Home Opini Tim peneliti Universitas Kookmin dipilih untuk proyek teknologi bahan nano yang didanai...

Tim peneliti Universitas Kookmin dipilih untuk proyek teknologi bahan nano yang didanai negara

2
0


Pemandangan kampus Universitas Kookmin di utara Seoul / Atas perkenan Universitas Kookmin

Tim peneliti Universitas Kookmin telah dipilih untuk proyek pengembangan teknologi bahan nano yang didukung pemerintah, sekolah tersebut mengumumkan pada hari Kamis.

Tim beranggotakan lima orang ini terdiri dari empat profesor dari Departemen Kimia Terapan – Kim Young-hoon, Do Young-rag, Joonyoung Francis Joung dan Chun Ho-je – dan Profesor Cho Ki-sub dari Departemen Ilmu dan Teknik Material.

Di bawah proyek yang didanai oleh Kementerian Sains dan Teknologi Informasi dan Komunikasi serta Yayasan Penelitian Nasional Korea, tim ini akan melaksanakan program untuk mengembangkan teknologi material strategis nasional di masa depan.

Program ini bertujuan untuk membangun pusat data bahan konversi warna halida logam untuk tampilan generasi mendatang dan mengembangkan teknologi desain cerdas berbasis kecerdasan buatan (AI) untuk bahan dan proses.

Tim yang dipimpin oleh Kim ini diharapkan dapat melakukan penelitian dan pengembangan bersama dengan Universitas Sungkyunkwan, Universitas Nasional Chungbuk, Institut Sains dan Teknologi Daegu Gyeongbuk (DGIST), Institut Teknologi Industri Korea (KITECH) dan Institut Teknologi Fotonik Korea (KOPTI).

Proyek Pengembangan Teknologi Nanomaterials adalah inisiatif yang dipimpin oleh Kementerian Ilmu Pengetahuan untuk mengembangkan teknologi dasar kelas dunia yang akan mengarah pada penciptaan industri baru dan pasar masa depan. Hal ini juga bertujuan untuk memperluas infrastruktur penelitian dan mempromosikan komersialisasi hasil penelitian yang luar biasa.

Proyek ini mencakup program “Material Hub” sebagai bagian dari Inisiatif Strategis Pengembangan Teknologi Material Masa Depan yang bertujuan untuk membangun model penelitian kolaboratif menyeluruh untuk mengembangkan material kritis dan canggih.

Program ini mendukung anggota fakultas di bidang ilmiah dan teknis di universitas, serta peneliti di lembaga penelitian nasional, publik, dan swasta.

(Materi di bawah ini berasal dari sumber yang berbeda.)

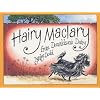 Hairy Maclary from Donaldson's Dairy (Hairy Maclary and Friends)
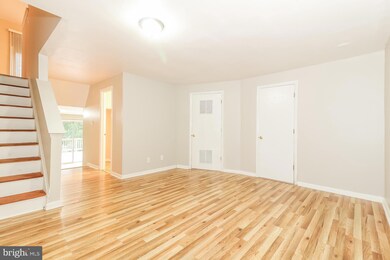 19 Jones Falls Terrace, Baltimore, MD 21209 - photo 3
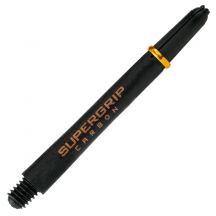 Harrows Supergrip Carbon-Schäfte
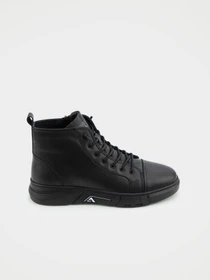 Кеди URBAN TRACE модель UT14590-MN Фото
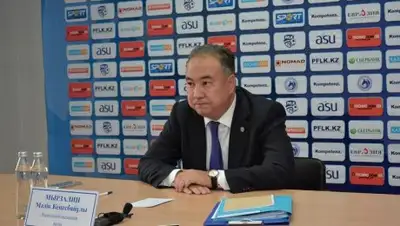 Zakon.kz, фото - Новости Zakon.kz от 05.10.2017 11:31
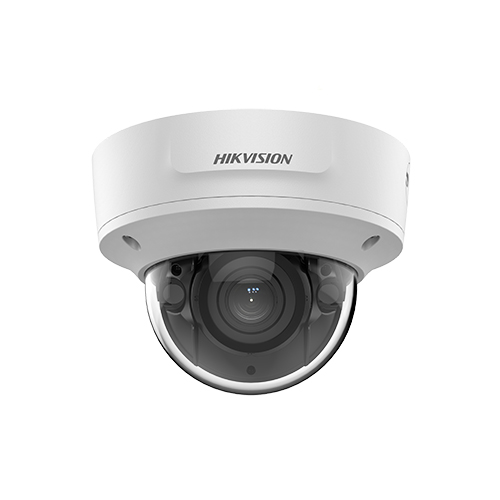 Hikvision DS-2CD2743G2-IZS IP Dome Kamera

Tim Universitas Kookmin bertanggung jawab untuk mengembangkan bahan konversi warna perovskit ultra-tipis untuk tampilan AR/VR metaverse generasi berikutnya melalui desain invers berbasis AI berdasarkan platform penyaringan loop tertutup (HTS) throughput tinggi.

Tim juga berencana untuk mengembangkan teknologi sintesis dan pemrosesan yang dioptimalkan untuk bahan berpendar dengan kecerahan tinggi dan kemurnian warna tinggi.

Melalui penelitian ini, tim berencana untuk membangun sistem eksplorasi proses material berbasis data yang terintegrasi dan mengamankan teknologi inti yang mampu mempersingkat periode pengembangan material baru secara signifikan, menurut universitas tersebut.

Seorang pejabat sekolah mengatakan proyek ini dapat membantu memperkuat daya saing teknologi negara tersebut di pasar layar generasi mendatang sekaligus memperluas potensi komersialisasi bahan untuk berbagai perangkat optoelektronik berkinerja tinggi.

Dia mencatat bahwa pemilihan universitas untuk proyek klaster material menunjukkan kemampuan penelitiannya yang kuat dalam bidang kimia terapan, material canggih, dan AI.

Dia mengatakan penelitian ini diharapkan dapat membantu mengamankan teknologi inti dalam desain material terbalik berbasis AI dan HTS untuk komersialisasi layar generasi berikutnya dan perangkat optoelektronik.